Influenza induces a pro-IL-22 environment. Mice were infected with PR8 (A/PR/8/34, 100 PFU) via oropharyngeal administration. Whole lung mRNA was purified. a mRNA expression of Il22 is induced by day 4 and peaks by day 6. b Il22ra2 mRNA is expressed constitutively in the lung and expression is reduced after infection. c Lung cells from naive mice and influenza-infected mice were isolated from whole lung and sorted at day 5 post infection. Il22ra2 mRNA expression was measured by RT-qPCR. Data are presented as the mean and standard deviation and is representative of three experiments. Statistical analysis was performed using one-way ANOVA with Tukey’s post hoc test. **p < 0.01 compared to day 0 and ****p < 0.0001 compared to day 0. n = at least 5 for all samples and is representative of two experiments.
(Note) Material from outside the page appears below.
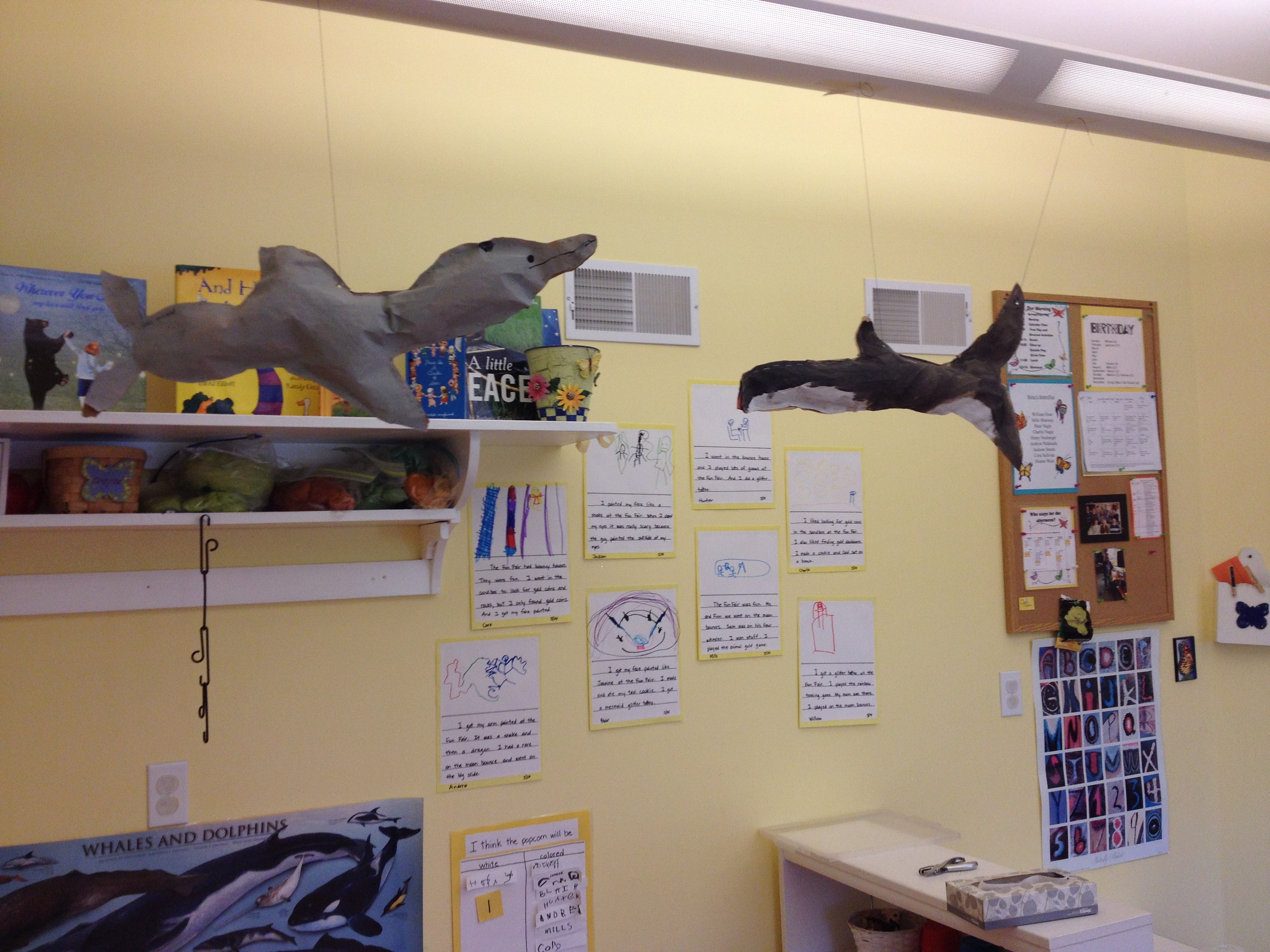 bottlenose  dolphin and orca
Axes are clearly labeled to denote what each shape means in each figure, respectively. In a and b, each shape denotes the transcript levels found at different days following influenza infection as labeled on the x axis

We have had difficulty finding reliable antibodies to measure mouse IL-22BP. Therefore, to determine the source of IL-22BP following influenza infection, cells were FACS sorted from whole lung digests of naive mice or mice  5 days post infection. Under naive conditions, Il22ra2 was produced by CD45 cells, NK cells, and both IMs and AMs macrophages. Within 5 days of influenza infection, expression of Il22ra2 was lost in these cells, while expression of Il22ra2 was increased in dendritic cells (Fig. 1c).

While loss of IL-22 during influenza infection is associated with epithelial disrepair,5,6,7 to date there are no publications investigating the impact of IL-22BP in the lung during influenza infection. To determine the importance of IL-22BP during influenza infection, Il22ra2−/− mice were infected with a sub-lethal concentration (100 PFU) of influenza (A/PR8) and followed for 10 days. Over this time period, the Il22ra2−/− mice lost significantly less weight and began recovering more rapidly than WT controls (Fig. 2a).

Fig. 2
figure 2

Il22ra2−/− mice recover more quickly after influenza infection. Mice were infected with PR8 (A/PR/8/34, 100 PFU) via oropharyngeal administration. a Morbidity as measured by weight loss. Each time point is representative of eight mice from two experiments. b Lung viral load was measured by quantitative qRT-PCR for the influenza M1 gene. Each point represents an individual mouse. n = 8 mice per group from two independent experiments. c Histopathology from day 10 after infection demonstrates extensive inflammation in wild-type51 mice in comparison to very mild, very focal inflammation in the Il22ra2−/− mice. d Total affected vs. unaffected areas in infected wild-type and il-22ra2−/− mice. e Slides were scored blindly for bronchiolitis and alveolitis as described in Materials and methods. n = at least 8 for each figure, with each experiment being reproduced at least twice. Statistical analysis was performed using one-way ANOVA with Tukey’s post hoc test (a, b) or Student’s T test. ***p < 0.001 and ****p < 0.0001. In a and b, shapes are defined on the right y axis. In df shapes are defined on the x axis. The original magnification is 10x

While IL-22 can have anti-microbial properties in the lung, it was not known if IL-22 would promote anti-viral response. As such, we measured influenza burden by real-time qPCR for the viral M1 gene as we have previously described.5,23 We found that despite the differences in weight loss, there were no significant differences in viral burden between Il22ra2−/− and WT mice at 6 dpi (days post infection) and both groups cleared the virus by day 10 (Fig. 2b).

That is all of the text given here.